Penn State Students Blow Bubbles in the Milky Way
Our galaxy literally is bursting with newly forming stars, too many for astronomers to count. So they're enlisting outside help: you. Now non-astronomers can go online and log onto the Milky Way Project, a website designed for the public with the help of Matthew Povich, a postdoctoral fellow at Penn State University, and the students in his Fall 2010 Astronomical Universe course.
Bubbles blown by newly formed stars float in the Milky Way. Photo credit: NASA/JPL-Caltech/M. Povich (Penn State)
At the Milky Way Project, the public can see beautiful infrared images of our galaxy taken by the Spitzer Space Telescope. Bubbles, a sign of star formation, float amidst the stars in almost every picture. But the public can do more than just look. By pointing out bubbles and other interesting objects, "citizen scientists" can help astronomers unravel the mysteries of star formation.
Before they released the images to the public, Povich and his collaborators wanted to be sure that the site was ready for general use. That was where Povich's Astronomical Universe class came in.
"We were the guinea pigs because we used the website for a class project before it was launched to the public," said Samantha Krone, a sophomore majoring in management and Spanish. "It was cool to be a part of that."
While the students were testing out the website's interface, they also were learning about star formation.
"The purpose of the class project was to simulate actual research, where the answer is not known, the questions are of real interest to astronomers, and the data are real and not canned," Povich said.
The students found and drew bubbles, such as the one in the image above, using a bubble-drawing tool. Inside the bubbles, newly formed stars heat dust until it glows red in the false-color infrared image.

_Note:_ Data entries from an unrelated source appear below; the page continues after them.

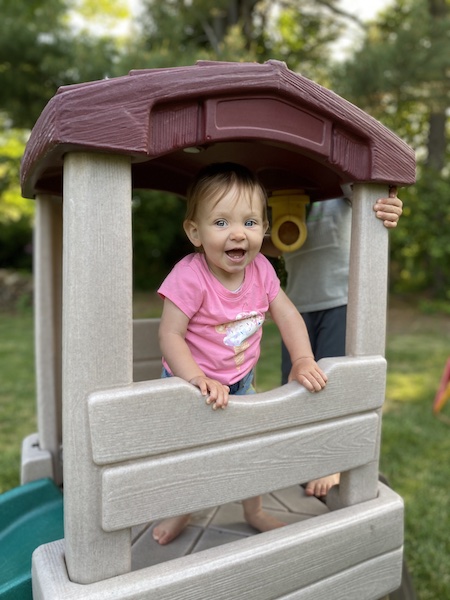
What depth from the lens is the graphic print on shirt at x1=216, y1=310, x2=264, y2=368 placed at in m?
1.58

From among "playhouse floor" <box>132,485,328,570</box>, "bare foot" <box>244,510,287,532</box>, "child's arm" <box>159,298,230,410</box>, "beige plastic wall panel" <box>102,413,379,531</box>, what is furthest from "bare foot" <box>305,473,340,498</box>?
"child's arm" <box>159,298,230,410</box>

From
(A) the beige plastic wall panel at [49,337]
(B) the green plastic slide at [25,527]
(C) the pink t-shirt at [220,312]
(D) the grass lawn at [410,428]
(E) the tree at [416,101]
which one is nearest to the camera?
(B) the green plastic slide at [25,527]

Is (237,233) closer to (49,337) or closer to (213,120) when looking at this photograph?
(213,120)

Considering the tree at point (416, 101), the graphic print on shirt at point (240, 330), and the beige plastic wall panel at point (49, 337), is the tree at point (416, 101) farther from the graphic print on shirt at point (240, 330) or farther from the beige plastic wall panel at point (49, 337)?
the graphic print on shirt at point (240, 330)

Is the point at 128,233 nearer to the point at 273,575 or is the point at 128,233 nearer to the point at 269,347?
the point at 273,575

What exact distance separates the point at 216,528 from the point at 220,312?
74 cm

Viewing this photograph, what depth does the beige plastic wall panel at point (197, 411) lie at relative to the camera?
1.17 meters

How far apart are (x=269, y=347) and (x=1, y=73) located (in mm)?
5172

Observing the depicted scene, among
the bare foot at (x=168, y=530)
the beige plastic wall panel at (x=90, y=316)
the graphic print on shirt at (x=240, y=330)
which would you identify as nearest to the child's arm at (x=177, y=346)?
the graphic print on shirt at (x=240, y=330)

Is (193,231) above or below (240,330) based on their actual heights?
above

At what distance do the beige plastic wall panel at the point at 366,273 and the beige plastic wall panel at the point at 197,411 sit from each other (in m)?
0.06

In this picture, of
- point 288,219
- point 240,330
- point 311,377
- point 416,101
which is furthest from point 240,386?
point 416,101

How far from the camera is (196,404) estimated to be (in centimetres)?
127

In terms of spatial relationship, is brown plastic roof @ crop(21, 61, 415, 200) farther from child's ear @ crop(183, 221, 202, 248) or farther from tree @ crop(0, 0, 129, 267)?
tree @ crop(0, 0, 129, 267)
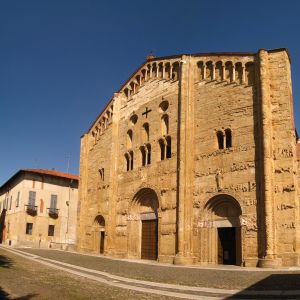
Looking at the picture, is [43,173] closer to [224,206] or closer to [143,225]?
[143,225]

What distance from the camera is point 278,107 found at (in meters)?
20.6

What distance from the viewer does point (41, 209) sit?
1718 inches

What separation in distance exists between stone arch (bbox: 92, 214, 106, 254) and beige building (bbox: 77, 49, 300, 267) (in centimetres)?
8

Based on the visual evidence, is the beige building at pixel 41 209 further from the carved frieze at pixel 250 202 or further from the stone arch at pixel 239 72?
the stone arch at pixel 239 72

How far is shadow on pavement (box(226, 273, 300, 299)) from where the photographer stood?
10.8m

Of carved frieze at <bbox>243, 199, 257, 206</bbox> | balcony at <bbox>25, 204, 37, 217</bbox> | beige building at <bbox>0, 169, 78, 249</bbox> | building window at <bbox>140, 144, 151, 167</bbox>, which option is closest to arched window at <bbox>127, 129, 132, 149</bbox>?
building window at <bbox>140, 144, 151, 167</bbox>

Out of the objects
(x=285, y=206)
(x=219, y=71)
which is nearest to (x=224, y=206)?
(x=285, y=206)

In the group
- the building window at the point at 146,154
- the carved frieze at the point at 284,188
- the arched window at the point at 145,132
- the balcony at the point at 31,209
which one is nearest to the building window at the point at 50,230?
the balcony at the point at 31,209

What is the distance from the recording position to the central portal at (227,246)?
2162 cm

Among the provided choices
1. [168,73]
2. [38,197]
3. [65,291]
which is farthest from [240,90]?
[38,197]

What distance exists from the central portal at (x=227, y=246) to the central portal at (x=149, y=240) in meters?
5.11

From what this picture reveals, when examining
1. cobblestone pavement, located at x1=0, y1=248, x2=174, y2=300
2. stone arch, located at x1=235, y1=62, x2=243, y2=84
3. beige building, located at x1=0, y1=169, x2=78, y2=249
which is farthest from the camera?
beige building, located at x1=0, y1=169, x2=78, y2=249

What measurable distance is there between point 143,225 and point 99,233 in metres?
6.14

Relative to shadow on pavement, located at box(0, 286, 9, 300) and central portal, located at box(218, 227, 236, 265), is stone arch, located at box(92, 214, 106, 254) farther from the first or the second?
shadow on pavement, located at box(0, 286, 9, 300)
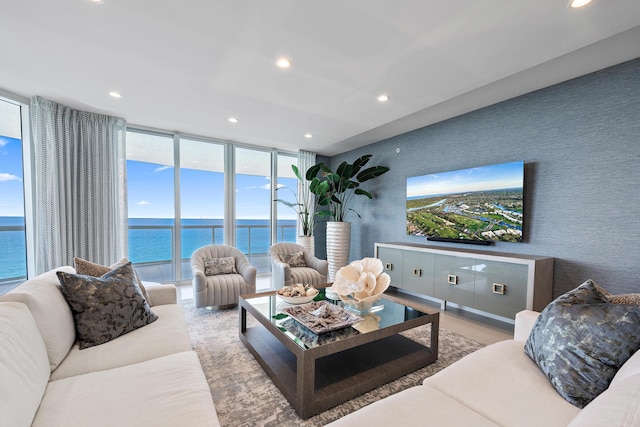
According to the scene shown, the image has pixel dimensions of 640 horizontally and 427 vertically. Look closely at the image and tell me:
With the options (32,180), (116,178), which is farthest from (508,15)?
(32,180)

Organic molecules at the edge of the bubble shine in green.
The Milky Way Project's full database contains 12,000 images, and each student looked through 50 images. So why not use a computer to do the same thing?
Richard Kripplebauer, a senior majoring in English, draws bubbles on the Milky Way Project. Photo Credit: M. Povich
"I think the best analogy is that we were doing facial recognition for these star-formation regions," said Richard Kripplebauer, a senior majoring in English and an ROTC cadet. "The human mind can do easily what a computer can't -- look at an image and realize that it's in three dimensions. So humans can still tell it's a bubble even if it's skewed one way or the other."
Not only are humans better at pattern recognition, but there is also power in their numbers.
"Some of the students fretted about whether they were doing this right," Povich said. "The beauty of something like the Milky Way Project is that it doesn't matter because we're relying on measurements made by thousands of people instead of just one person. As long as the students did their best, they were doing it right."
After drawing and cataloging bubbles, Povich's class completed calculations to learn about the rate of star formation in the Milky Way -- the ultimate goal of astronomers, too.
"At the end of the assignment, the students found 10 times more bubbles than have been found by all the previous studies done by trained astronomers," Povich said. "We realized immediately that the Milky Way Project is worth doing. We're going to find a lot more bubbles than before."
The project proved as meaningful to the students as to the scientists.
"It was a humbling experience," Kripplebauer added. "When you look at a star-formation region, and see another behind it, and another behind that, you get a better perspective of where you are in the universe."